▸ **WORK TASK**
Leaving the images out, output each entry below exactly.

Rendered images with source text
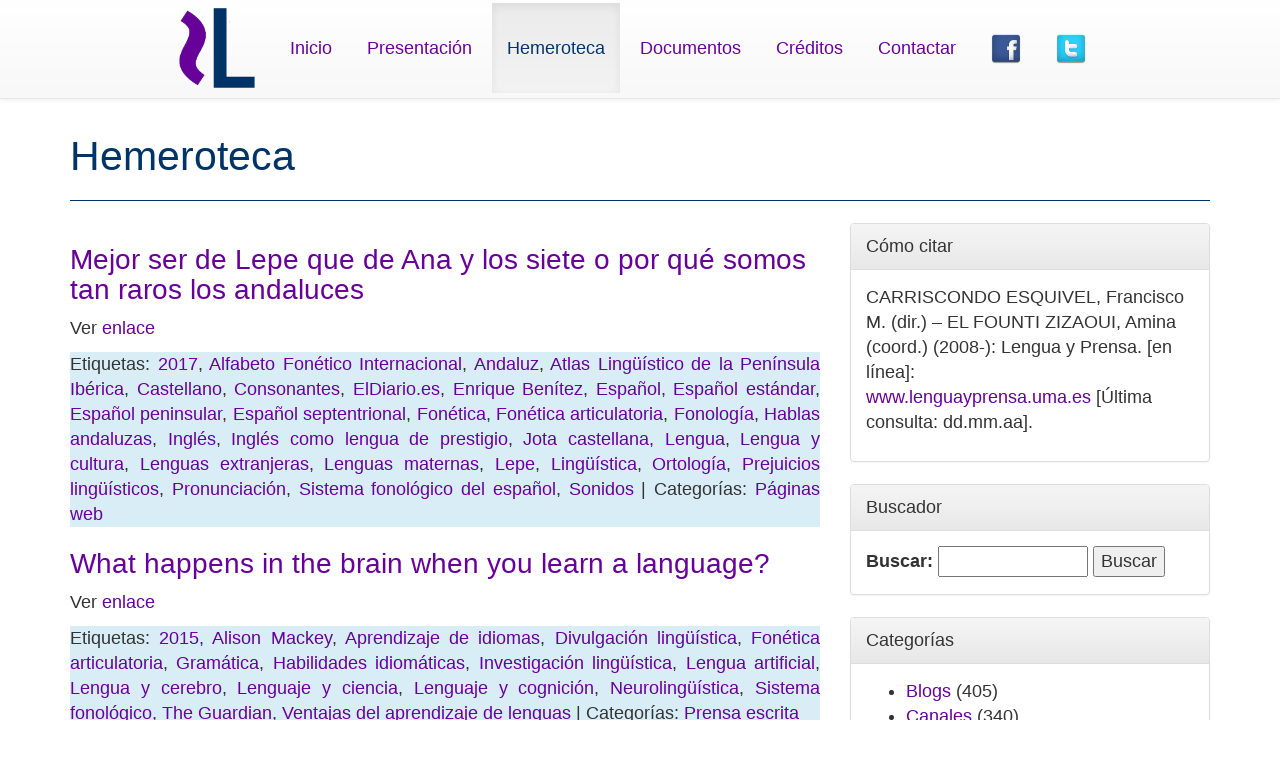

--- FILE ---
content_type: text/css
request_url: https://www.lenguayprensa.uma.es/archivo/wp-content/themes/wpbootstrap/style.css
body_size: 210
content:

@import url('../../../../css/bootstrap-min.css'); 
@import url('../../../../css/bootstrap-theme-min.css'); 
/*@import url('bootstrap/css/bootstrap-responsive.css'); */
@import url('../../../../css/mio.css');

▸ **ANSWER SPACE**
--- FILE ---
content_type: text/css
request_url: https://www.lenguayprensa.uma.es/archivo/wp-content/themes/wpbootstrap/style.css
body_size: 210
content:

@import url('../../../../css/bootstrap-min.css'); 
@import url('../../../../css/bootstrap-theme-min.css'); 
/*@import url('bootstrap/css/bootstrap-responsive.css'); */
@import url('../../../../css/mio.css');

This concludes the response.